What lazy excuses for identifying coaches and their programs.
"Mack Brown has done a great job at Texas, but I imagine my wife could win seven or eight games at Texas," Johnson said. "That's far different than the guy who's won seven or eight games at a place that hasn't won before he got there. That's the part that frustrates you."
Weis is Exhibit A in the mythology business. He's in such demand, he spent half his weekly news conference last week convincing the masses he wasn't going back to the NFL. Greg Schiano at Rutgers is now the "It" coach, his name bandied about as a replacement to Larry Coker at Miami.

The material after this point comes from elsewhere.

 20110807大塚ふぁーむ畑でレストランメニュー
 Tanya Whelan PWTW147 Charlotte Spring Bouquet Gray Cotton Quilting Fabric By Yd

He's the new Urban Meyer, who parlayed a gimmicky offense at Utah into beaucoup bucks at Florida. Before Bobby Petrino, John L. Smith was the hot name at Louisville. Who do you think the people at Michigan State wish they had hired?
Paul Johnson has done more with less at Navy than any climber in the sport. Yet his name rarely emerges when the inevitable vacancies beckon. Why? It's not because he's 49, has won everywhere he has been, took over a putrid program, went 31-13 and led Navy to three straight bowl games. It's certainly not because he's 93-23 his last nine seasons as a head coach.
It's because at some point in the warped, myth-building business, Johnson got typecast. He and his staff have run the ball so long, Southeastern Conference and Big Ten athletic directors don't even make a telephone call, figuring he'll bring the triple option to their school and frighten the NFL-bound recruits away. The thinking is, how could a guy grooming U.S. naval officers possibly know the first thing about developing a five-star recruit?
That ignorance keeps Johnson at Navy, where, it should be mentioned, he's completely happy and signed until the next decade. His peers know the tremendous job he and his staff have done, but that's not enough to kill long-held perceptions about a coach who exclusively runs the ball.
"That's the real joke: that people don't understand you have play to the personnel you have," he said. "We run because it better suits us. We run the ball because it kills the clock and keeps our defense off the field, because we don't have monster linemen to pass-protect, because we don't have a cannon-armed quarterback.
"Now, the other side of that is, we could pass 50 times a game and people could say, 'This guy can't coach a lick and they can't win a game.' But I was once told, I think before I got my first job, that they actually expected me to win."
Johnson used to throw, when he had the cannons. As an offensive coordinator in Hawaii, he called the plays that set all the school's passing records until June Jones took over. He makes no excuse for the triple option, especially after his former Georgia Southern players recently sent him a T-shirt with a litany of gaudy numbers on it from his days as an offensive coordinator and head coach there.
Between 1997 and 2001, Johnson went 62-10 and won two Division I-AA championships.
"I've heard it's a gimmick offense," he said. "Well, we sure had some consistency with that gimmick, didn't we?"
Of Navy, he said: "It's a tough place to recruit, but the kids get a great education and it's a noble cause. I'm not going to apologize for running the ball. I've always tried to do what gives you the best chance to win."
After the pageantry and the nostalgia, Navy-Notre Dame today is less a rivalry and more a case study in the haves and have-nots of college football.
Navy's starting quarterback this season, Brian Hampton, was lost to injury for the year. The Midshipmen's shot at ending the nation's longest losing streak to one school (42 games and counting) hovers somewhere between slim and impossible this afternoon. Notre Dame figures to roll, and Quinn figures to carve up Navy's secondary.
It doesn't make Weis any better or worse a coach than Johnson.
"If I had Brady Quinn, yeah, we might throw," Johnson said, facetiously. "In fact, I'd be pretty stupid not to throw it, wouldn't I?"